Он явился с определенным планом. Он поможет Зюссу бежать, как помог бегству Ремхингена. С евреем дело будет сложнее; но он твердо решил не щадить ни средств, ни стараний. Быть может, этому антипатичному старому мужлану и простофиле регенту в конце концов даже приятнее на такой манер избавиться от еврея. Как бы то ни было, ехать надо. Только он поставит одно условие. Тратить столько стараний на еврея опять-таки не годится. Значит, Зюсс не может оставаться евреем. Он должен, – и при таких плачевных обстоятельствах он вряд ли будет упрямиться, – он непременно должен креститься. Какая удача, какой триумф для католической церкви принять в свое лоно этого ловкого финансиста и прожженного политика; кстати, он много благовоспитаннее, нежели большинство швабских горе-аристократов.

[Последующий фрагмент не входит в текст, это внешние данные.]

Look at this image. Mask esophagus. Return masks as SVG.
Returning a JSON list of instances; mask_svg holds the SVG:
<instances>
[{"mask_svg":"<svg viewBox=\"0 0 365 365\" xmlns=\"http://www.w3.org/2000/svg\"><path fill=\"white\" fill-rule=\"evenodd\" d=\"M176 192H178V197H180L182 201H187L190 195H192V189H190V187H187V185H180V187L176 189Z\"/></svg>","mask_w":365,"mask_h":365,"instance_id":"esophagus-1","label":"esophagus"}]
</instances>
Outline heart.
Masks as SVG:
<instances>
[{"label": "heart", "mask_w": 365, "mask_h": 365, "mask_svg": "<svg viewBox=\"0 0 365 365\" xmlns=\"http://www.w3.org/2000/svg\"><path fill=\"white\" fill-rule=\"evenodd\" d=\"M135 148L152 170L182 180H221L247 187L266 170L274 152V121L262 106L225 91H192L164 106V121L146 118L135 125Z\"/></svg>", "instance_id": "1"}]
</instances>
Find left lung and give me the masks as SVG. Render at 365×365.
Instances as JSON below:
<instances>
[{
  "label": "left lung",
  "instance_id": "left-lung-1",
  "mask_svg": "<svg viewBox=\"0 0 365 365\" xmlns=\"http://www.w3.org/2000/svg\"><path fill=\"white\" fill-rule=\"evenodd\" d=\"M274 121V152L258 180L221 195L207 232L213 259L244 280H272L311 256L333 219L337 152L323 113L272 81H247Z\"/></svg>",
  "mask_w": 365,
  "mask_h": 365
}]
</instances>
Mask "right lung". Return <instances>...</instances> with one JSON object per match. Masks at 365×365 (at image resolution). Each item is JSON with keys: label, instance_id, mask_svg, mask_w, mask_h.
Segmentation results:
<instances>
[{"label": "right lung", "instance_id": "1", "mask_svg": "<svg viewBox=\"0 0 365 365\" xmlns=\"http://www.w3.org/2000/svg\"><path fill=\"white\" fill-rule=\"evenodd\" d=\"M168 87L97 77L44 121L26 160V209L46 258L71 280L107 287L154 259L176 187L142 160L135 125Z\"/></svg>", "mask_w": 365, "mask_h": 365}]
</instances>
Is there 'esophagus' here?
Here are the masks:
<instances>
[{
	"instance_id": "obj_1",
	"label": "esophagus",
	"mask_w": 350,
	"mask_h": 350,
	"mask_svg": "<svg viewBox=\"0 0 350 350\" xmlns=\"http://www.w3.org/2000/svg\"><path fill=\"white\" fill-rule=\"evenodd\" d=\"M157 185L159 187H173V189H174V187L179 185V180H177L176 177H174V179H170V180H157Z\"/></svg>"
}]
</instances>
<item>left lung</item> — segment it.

С отвращением отшатнулся элегантный князь, после того как, улыбаясь и радуясь приготовленному сюрпризу, переступил порог. Что ж это такое? На полу сидел старый сгорбленный жид. И это финанцдиректор? И это знаменитый селадон? Ему стало не по себе, как будто сам он тоже выпачкался в грязи. Зюсс увидел лицо посетителя.
– Да, – сказал он с еле уловимой усмешкой, – да, это я, ваша светлость.
В чулан поставили нары, стул и стол. Князь присел осторожно, ему было очень не по себе. Он не мог найти ничего общего между человеком, который, скорчившись, сидел на полу, и элегантным кавалером, сохранившимся у него в памяти. Быть может, еврей опять собрался одурачить всех? Быть может, это только ловкий фортель? У него было такое же неприятное чувство, как тогда в желтой гостиной и перед темно-малиновыми ливреями. Неужто же еврей достиг невозможного и затмил его здесь, в этой камере, при таких обстоятельствах? Но пусть все другие идут на удочку: он не из таких. Его-то уж еврей не поймает в ловушку. Он, владетельный князь Турн-и-Таксис, многоопытный скептик, не поддастся обману.